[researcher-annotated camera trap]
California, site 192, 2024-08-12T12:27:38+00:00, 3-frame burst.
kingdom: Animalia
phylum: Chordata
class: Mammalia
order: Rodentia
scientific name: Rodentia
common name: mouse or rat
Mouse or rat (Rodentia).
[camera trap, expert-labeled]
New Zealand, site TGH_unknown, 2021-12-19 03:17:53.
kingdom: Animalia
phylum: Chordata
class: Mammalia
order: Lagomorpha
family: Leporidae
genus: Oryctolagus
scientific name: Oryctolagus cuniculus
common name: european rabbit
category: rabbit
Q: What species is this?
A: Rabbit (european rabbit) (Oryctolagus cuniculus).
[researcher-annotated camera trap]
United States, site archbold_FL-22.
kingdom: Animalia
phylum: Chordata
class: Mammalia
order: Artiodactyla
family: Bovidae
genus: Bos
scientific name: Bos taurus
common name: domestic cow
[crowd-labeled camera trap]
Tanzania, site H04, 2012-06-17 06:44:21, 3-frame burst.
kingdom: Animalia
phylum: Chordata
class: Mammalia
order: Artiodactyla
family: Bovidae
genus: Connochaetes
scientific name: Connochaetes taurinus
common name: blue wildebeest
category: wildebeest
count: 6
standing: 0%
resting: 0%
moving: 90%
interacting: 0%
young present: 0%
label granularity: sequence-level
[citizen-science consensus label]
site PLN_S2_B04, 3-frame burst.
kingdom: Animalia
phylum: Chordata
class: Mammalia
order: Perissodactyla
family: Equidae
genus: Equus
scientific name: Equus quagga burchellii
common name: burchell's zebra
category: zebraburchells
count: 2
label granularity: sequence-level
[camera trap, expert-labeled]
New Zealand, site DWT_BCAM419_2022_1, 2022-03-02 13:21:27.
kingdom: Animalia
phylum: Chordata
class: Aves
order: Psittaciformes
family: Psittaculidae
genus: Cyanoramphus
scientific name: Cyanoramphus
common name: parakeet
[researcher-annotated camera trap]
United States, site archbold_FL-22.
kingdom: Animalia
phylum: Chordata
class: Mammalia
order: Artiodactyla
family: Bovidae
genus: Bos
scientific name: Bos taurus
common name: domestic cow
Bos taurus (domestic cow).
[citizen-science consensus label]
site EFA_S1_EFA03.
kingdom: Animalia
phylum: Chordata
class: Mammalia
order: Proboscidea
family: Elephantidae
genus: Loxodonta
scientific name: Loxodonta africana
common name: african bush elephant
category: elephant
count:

What is required ->
From the first line to the last, please quote the material above exactly.

Your solution ->
[researcher-annotated camera trap]
California, site 192, 2024-08-12T12:27:38+00:00, 3-frame burst.
kingdom: Animalia
phylum: Chordata
class: Mammalia
order: Rodentia
scientific name: Rodentia
common name: mouse or rat
Mouse or rat (Rodentia).
[camera trap, expert-labeled]
New Zealand, site TGH_unknown, 2021-12-19 03:17:53.
kingdom: Animalia
phylum: Chordata
class: Mammalia
order: Lagomorpha
family: Leporidae
genus: Oryctolagus
scientific name: Oryctolagus cuniculus
common name: european rabbit
category: rabbit
Q: What species is this?
A: Rabbit (european rabbit) (Oryctolagus cuniculus).
[researcher-annotated camera trap]
United States, site archbold_FL-22.
kingdom: Animalia
phylum: Chordata
class: Mammalia
order: Artiodactyla
family: Bovidae
genus: Bos
scientific name: Bos taurus
common name: domestic cow
[crowd-labeled camera trap]
Tanzania, site H04, 2012-06-17 06:44:21, 3-frame burst.
kingdom: Animalia
phylum: Chordata
class: Mammalia
order: Artiodactyla
family: Bovidae
genus: Connochaetes
scientific name: Connochaetes taurinus
common name: blue wildebeest
category: wildebeest
count: 6
standing: 0%
resting: 0%
moving: 90%
interacting: 0%
young present: 0%
label granularity: sequence-level
[citizen-science consensus label]
site PLN_S2_B04, 3-frame burst.
kingdom: Animalia
phylum: Chordata
class: Mammalia
order: Perissodactyla
family: Equidae
genus: Equus
scientific name: Equus quagga burchellii
common name: burchell's zebra
category: zebraburchells
count: 2
label granularity: sequence-level
[camera trap, expert-labeled]
New Zealand, site DWT_BCAM419_2022_1, 2022-03-02 13:21:27.
kingdom: Animalia
phylum: Chordata
class: Aves
order: Psittaciformes
family: Psittaculidae
genus: Cyanoramphus
scientific name: Cyanoramphus
common name: parakeet
[researcher-annotated camera trap]
United States, site archbold_FL-22.
kingdom: Animalia
phylum: Chordata
class: Mammalia
order: Artiodactyla
family: Bovidae
genus: Bos
scientific name: Bos taurus
common name: domestic cow
Bos taurus (domestic cow).
[citizen-science consensus label]
site EFA_S1_EFA03.
kingdom: Animalia
phylum: Chordata
class: Mammalia
order: Proboscidea
family: Elephantidae
genus: Loxodonta
scientific name: Loxodonta africana
common name: african bush elephant
category: elephant
count:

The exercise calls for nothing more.